The lyrics in Eskimeaux’s Year of the Rabbit contain an above-average amount of two grammatical features: quotation marks and question marks. Sometimes she quotes a quiet lover who responds only with “I don’t know,” once she quotes Nietzsche (“every past is worth condemning”), and occasionally the quotes just float freely without a source. And she asks many questions—are you mad? What the fuck is a kiss? And do you possess the courage?
With all of these questions and quotations, Eskimeaux’s EP seems to hedge its way forward with an indirectness absent on her first album, O.K., which packaged candid reflection in sweet, clear pop tunes. But for all its uncertainty, Year of the Rabbit is no less powerful and no less pretty. Gabrielle Smith, the woman behind the gentle voice and catchy, melodious songwriting, has a way of turning hesitancy into strength. Take the use of "Are you mad?" in the opening song, for example: Alone, the question sounds fragile and insecure, but repeated four times in a row in the song, its anxiety is palpable and bold.
Some of the album’s strength comes from the contrast between its music and lyrics. Most of the six songs on Year of the Rabbit are sunny and a little soft around the edges, more suited to the line in “What the Fuck” about “puppy paws [leaving] muddy tracks on the sheets.” But instead of adorable puppies, the most striking creature on the album is a more violent one: “Wish I could love you less like a praying mantis / Rip your head off every time this starts to feel right,” she begins on “Power,” singing in the voice of someone who seems unlikely to rip a head off over shimmering guitar. Somehow, though, we never doubt her toughness, which is conveyed mostly through the vulnerability of her words. “I don't just wanna fuck / I wanna show you love,” she admits at the end of “Drunk” as an electric guitar whirs as loud as it ever gets on the album.

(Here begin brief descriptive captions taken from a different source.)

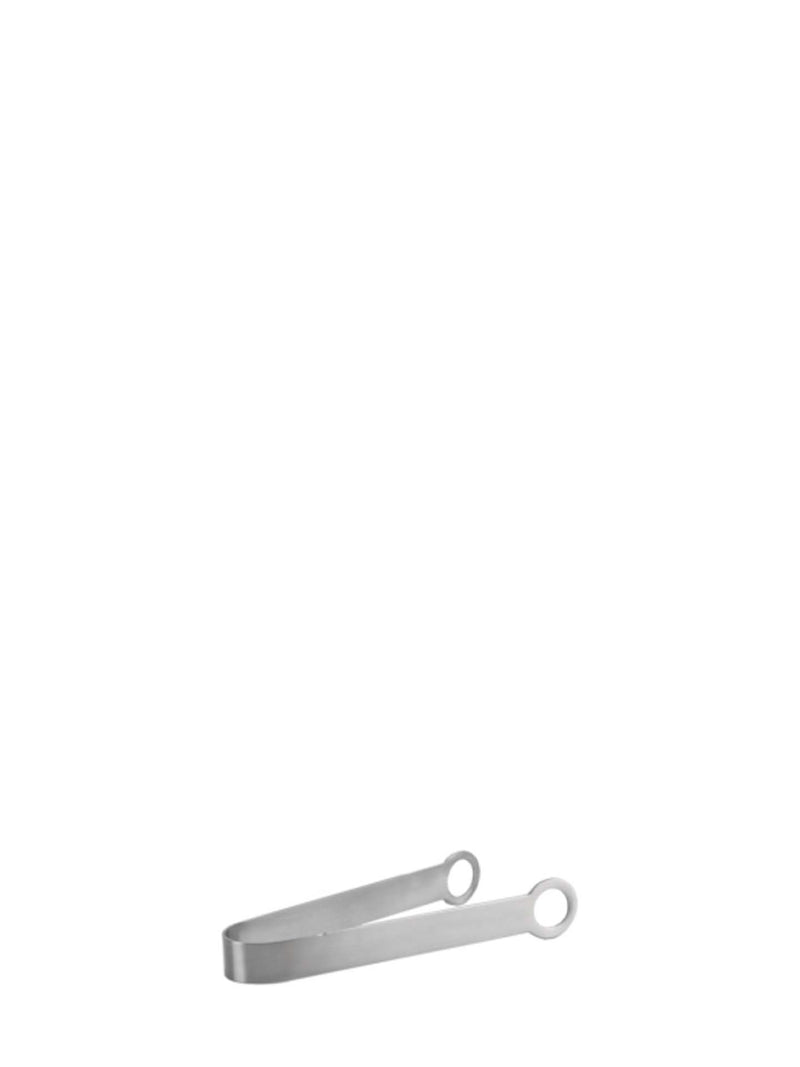 Rondo steel ice tong
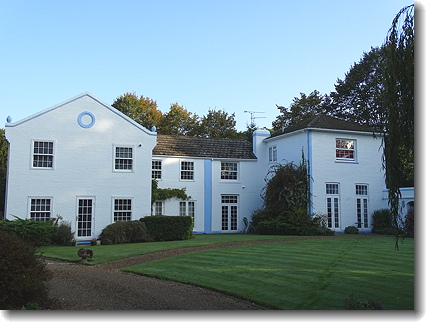 White
        Hermitage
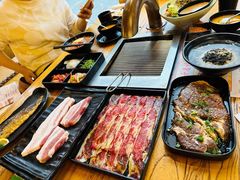 -千寻烧肉(政务区店)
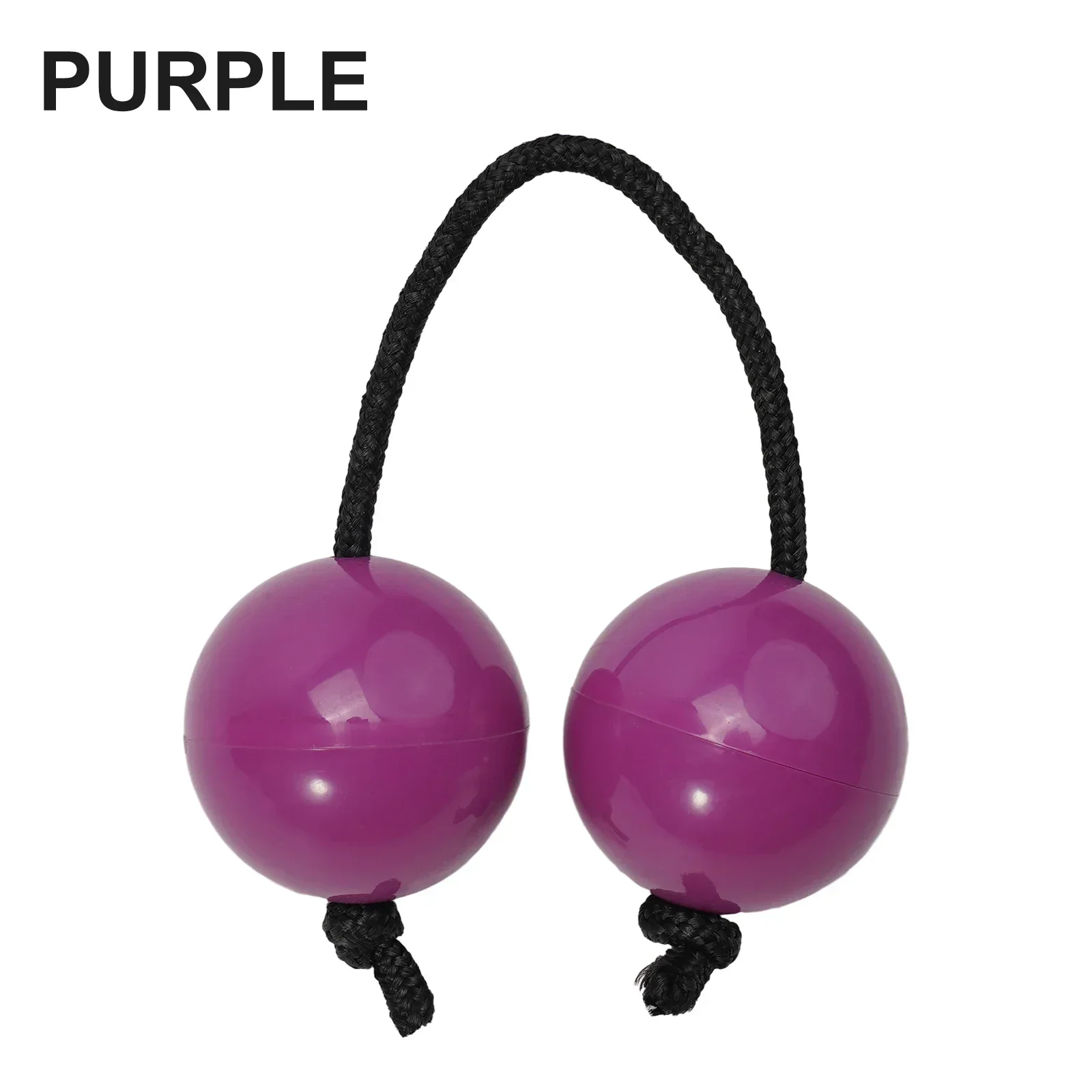 1pc Sand Ball Sand Eggs Asalato African Shaker Rhythm Fingertip Ball Adjustable Strap Percussion Instrument Accessories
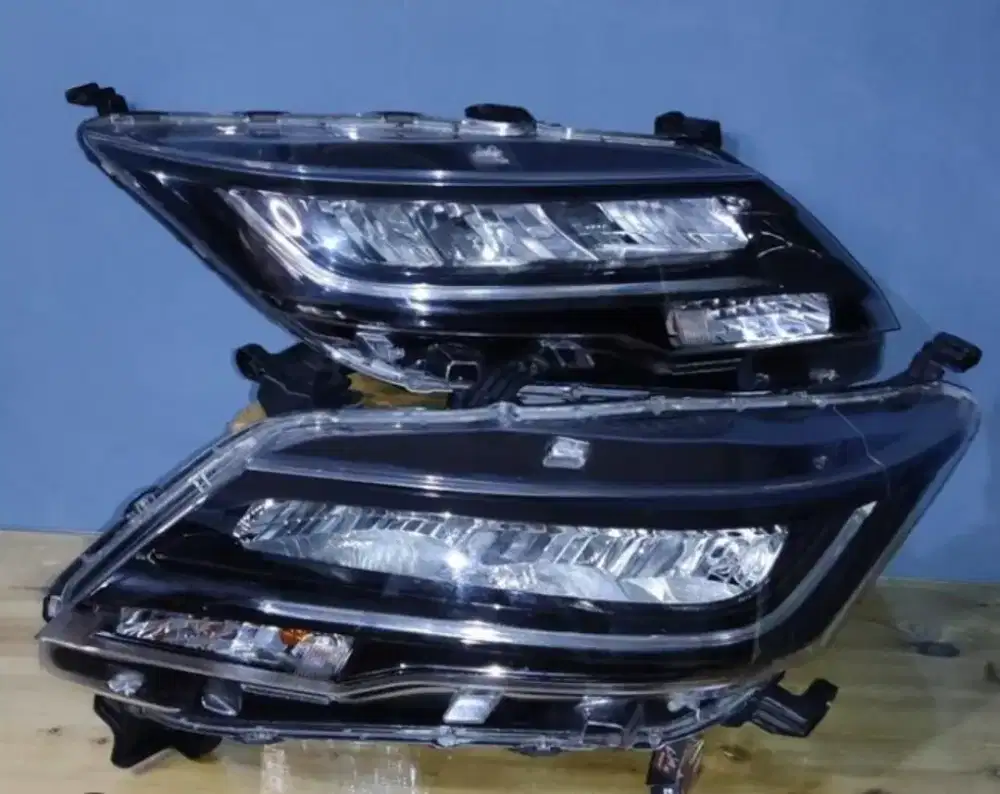 Headlamp All new rush original 2017 up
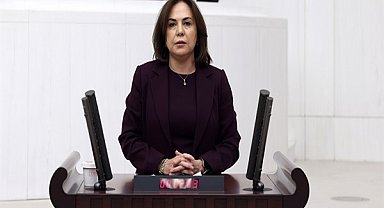 AK Partili Yılmaz:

In general, Year of the Rabbit is a quieter affair than O.K., trading in much of the crisp synth and percussion loops of the first album for looser, live-recorded guitar and muted drums from bandmates Oliver Kalb, Jack Greenleaf, Felix Walworth, and Emily Sprague. The result is a boost towards the bedroom side of Eskimeaux’s bedroom pop—and on an album whose single, “Power,” includes the refrain, “What power can be drawn / From just a day of being alone,” that is a natural place to be. After an outward-facing pop album, Year of the Rabbit takes its time to close the bedroom door, ask some questions, replay some conversations, and quietly reflect.